EXCERPT TO READ -
Begin
Re: [Lse-tech] [patch] sched-domain cleanups, sched-2.6.5-rc2-mm2-A3

From: Erich Focht (efocht_at_hpce.nec.com)
Date: 04/01/04

  • Next message: Len Brown: "Re: ACPI SCI IOAPIC bug (Re: Fixes for nforce2 hard lockup, apic, io-apic, udma133 covered)"
    To: Nick Piggin <nickpiggin@yahoo.com.au>
    Date:	Thu, 1 Apr 2004 00:23:05 +0200
    
    

    On Wednesday 31 March 2004 04:08, Nick Piggin wrote:
    > >>I'm with Martin here, we are just about to merge all this
    > >>sched-domains stuff. So we should at least wait until after
    > >>that. And of course, *nothing* gets changed without at least
    > >>one benchmark that shows it improves something. So far
    > >>nobody has come up to the plate with that.
    > >
    > > I thought you're talking the whole time about STREAM. That is THE
    > > benchmark which shows you an impact of balancing at fork. At it is a
    > > VERY relevant benchmark. Though you shouldn't run it on historical
    > > machines like NUMAQ, no compute center in the western world will buy
    > > NUMAQs for high performance... Andy typically runs STREAM on all CPUs
    > > of a machine. Try on N/2 and N/4 and so on, you'll see the impact.
End
WHAT THE TASK ASKS - Quote the passage from the mailing-list reply on scheduler balancing, starting at "Date: 04/01/04" and ending at "plate with that.".

RECORDS SHOWN -
Begin
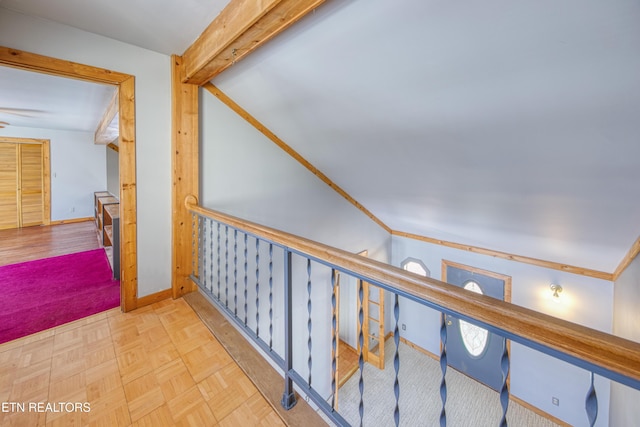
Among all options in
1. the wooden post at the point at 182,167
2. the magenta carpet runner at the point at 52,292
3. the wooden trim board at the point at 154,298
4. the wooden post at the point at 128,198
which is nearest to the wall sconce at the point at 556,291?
the wooden post at the point at 182,167

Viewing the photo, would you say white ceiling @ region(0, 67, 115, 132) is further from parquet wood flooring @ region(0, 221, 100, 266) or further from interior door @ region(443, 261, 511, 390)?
interior door @ region(443, 261, 511, 390)

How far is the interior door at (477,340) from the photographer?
13.0ft

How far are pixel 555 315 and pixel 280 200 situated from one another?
3.98 metres

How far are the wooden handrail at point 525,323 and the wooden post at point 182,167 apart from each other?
1895mm

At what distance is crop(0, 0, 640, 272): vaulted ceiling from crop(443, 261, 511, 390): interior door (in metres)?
1.25

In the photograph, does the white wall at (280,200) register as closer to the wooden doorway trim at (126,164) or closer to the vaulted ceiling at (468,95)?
the vaulted ceiling at (468,95)

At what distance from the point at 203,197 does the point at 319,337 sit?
2603 millimetres

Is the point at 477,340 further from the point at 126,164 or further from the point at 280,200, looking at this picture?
the point at 126,164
End
THE SOLUTION -
Date: 04/01/04

  • Next message: Len Brown: "Re: ACPI SCI IOAPIC bug (Re: Fixes for nforce2 hard lockup, apic, io-apic, udma133 covered)"
    To: Nick Piggin <nickpiggin@yahoo.com.au>
    Date:	Thu, 1 Apr 2004 00:23:05 +0200
    
    

    On Wednesday 31 March 2004 04:08, Nick Piggin wrote:
    > >>I'm with Martin here, we are just about to merge all this
    > >>sched-domains stuff. So we should at least wait until after
    > >>that. And of course, *nothing* gets changed without at least
    > >>one benchmark that shows it improves something. So far
    > >>nobody has come up to the plate with that.